:: Extrait fourni ::
··········

Matthioli avait été secrétaire d'État du duc Charles III de Mantoue. Le fils et successeur de ce prince, Ferdinand-Charles IV, le créa sénateur surnuméraire, dignité dont avait été revêtu son aïeul Constantino, et lui accorda le titre de comte pour lui et ses descendants.
En 1676, le gouvernement de Louis XIV conçut le projet d'acquérir un établissement dans le Montferrat, annexe éloignée du duché de Mantoue, et jeta les yeux sur Casal, tapi -tale du Montferrat, située sur le Pô, à quinze lieues seulement de Turin. Le marquis de Villars, consulté sur ce projet, qui devait livrer à Louis XIV une des entrées de l'Italie, fit connaître son avis par une lettre adressée à M. de Pomponne, le 1er avril 1677, dans laquelle il esquissait le portrait du duc et de ses favoris : Le temps me paraît favorable pour traiter avec le duc de Mantoue. Il est gueux, grand joueur et dépensier ; lui et ses favoris n'ont pas un sol. Les juifs lui ont avancé son revenu pour quelques années. Je crois que, si on pouvait le porter à mettre la citadelle entre les mains du Roi, en lui donnant une bonne somme d'argent et une pension considérable pour entretenir la garnison de la ville et du château, ce serait une chose très-avantageuse, d'autant que ce prince ne peut vivre longtemps2.

··········

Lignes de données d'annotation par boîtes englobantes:
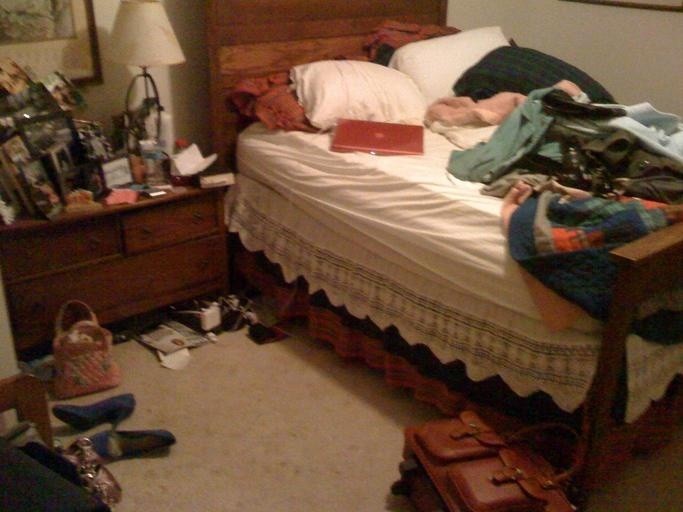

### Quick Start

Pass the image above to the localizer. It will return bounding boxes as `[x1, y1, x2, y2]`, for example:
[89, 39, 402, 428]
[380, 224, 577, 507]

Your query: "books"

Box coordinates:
[195, 157, 235, 189]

··········

:: Série de tâches ::
A – Imprimez le passage du texte sur Matthioli qui commence à « Matthioli avait été » et se termine à « et ses descendants. ».
B – Poursuivez le texte sur Matthioli et le projet concernant Casal à partir de l'endroit où il s'arrête.

:: Réponses rédigées ::
A –
Matthioli avait été secrétaire d'État du duc Charles III de Mantoue. Le fils et successeur de ce prince, Ferdinand-Charles IV, le créa sénateur surnuméraire, dignité dont avait été revêtu son aïeul Constantino, et lui accorda le titre de comte pour lui et ses descendants.

B –
Il fut facile de s'entendre avec ce prince aussi léger d'esprit que d'argent, et qui usait dans les plaisirs de Venise les restes d'une fortune et d'une santé également compromises. Sa vie était un carnaval continuel. L'abbé d'Estrades, ambassadeur de France à Turin, noua de secrètes relations avec ses principaux ministres, le marquis Cavriani et les comtes Vialardi et Matthioli. Il fut convenu que ce dernier se rendrait mystérieusement en France pour s'entendre avec les ministres du Roi. Il arriva en effet à Versailles, au mois de décembre 1678, fut bien accueilli de Louis XIV, qui lui fit présent d'une bague et de quatre cents doubles, reçut la promesse d'une gratification beaucoup plus forte en cas de succès, s'aboucha avec Louvois, qui lui remit une instruction où les moindres détails de l'opération étaient réglés, et signa enfin le traité par lequel son maitre s'obligeait à livrer à la France l'une des clefs de l'Italie. On convint que la remise de Casai entre les mains des troupes française serait préparée dans le plus profond mystère. Il fallait en effet déjouer la surveillance active de l'Empire, de l'Espagne et surtout de la cour de Turin, qui depuis longtemps convoitait cette annexe naturelle du Piémont.
Les jours, les mois s'écoulèrent sans que Matthioli tint ses promesses. On apprit enfin à Versailles que la cour de Turin était au fait de toutes les particularités du voyage de ce ministre à Paris et de ses entrevues tant avec les ministres qu'avec le Roi. Le traître avait joué un double jeu et vendu le secret de l'intrigue au gouverneur espagnol du Milanais et à la cour de Turin, en même temps qu'il vendait son entremise à Louis XIV. L'affaire était manquée ; mais la punition du fourbe ne se fit pas attendre.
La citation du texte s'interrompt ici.